#### Articolo ####

C'è un solo modo per
rispondere al sacrificio di zia Lucia: entrino
subito in funzione nuove e agili strutture alternative
alle istituzioni segreganti e in particolare ai manicomi. Ora Cesarino è di
nuovo reietto dalla collettività. Con ogni probabilità gli verrà
riconosciuta l'incapacità di intendere e di volere e, secondo quanto prevede
la legge per il minore "pericoloso", sarà internato in un
riformatorio giudiziario oppure comunque segregato in istituto.
L'esperienza insegna
che con questo provvedimento finisce l'attenzione
dello Stato. Quello Stato che lo ha finora ignorato, lo punirà nell'unico
momento in cui gli concede l'attenzione, dimenticandolo ancora subito dopo.
Sappiamo anche che la Carta costituzionale sancisce il dovere della solidarietà
sociale, dichiara che "nei casi di incapacità dei
genitori, la legge provvede a che siano assolti i loro compiti", e più
avanti indica "la salute come fondamentale diritto".

#### Blocco dati ####

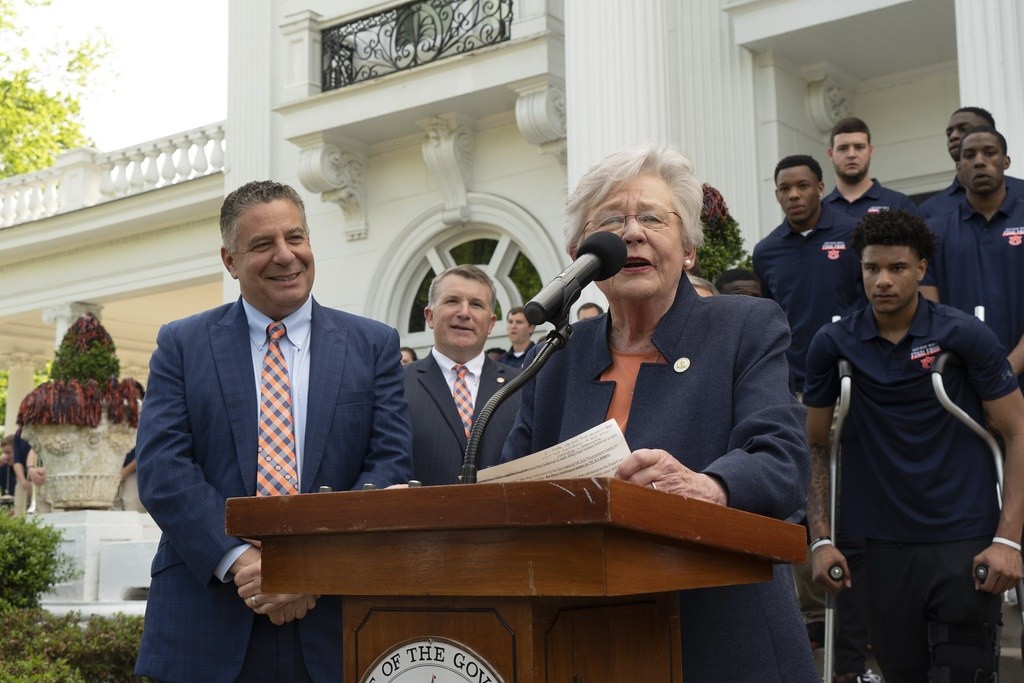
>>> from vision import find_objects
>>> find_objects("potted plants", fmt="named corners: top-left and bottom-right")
top-left (16, 313), bottom-right (145, 508)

####

Cosa farai: Elenca tutto ciò che, secondo l'articolo, la Carta costituzionale sancisce, dichiara o indica.

Esercizio svolto:
- Il dovere della solidarietà sociale.
- Che "nei casi di incapacità dei genitori, la legge provvede a che siano assolti i loro compiti".
- "La salute come fondamentale diritto".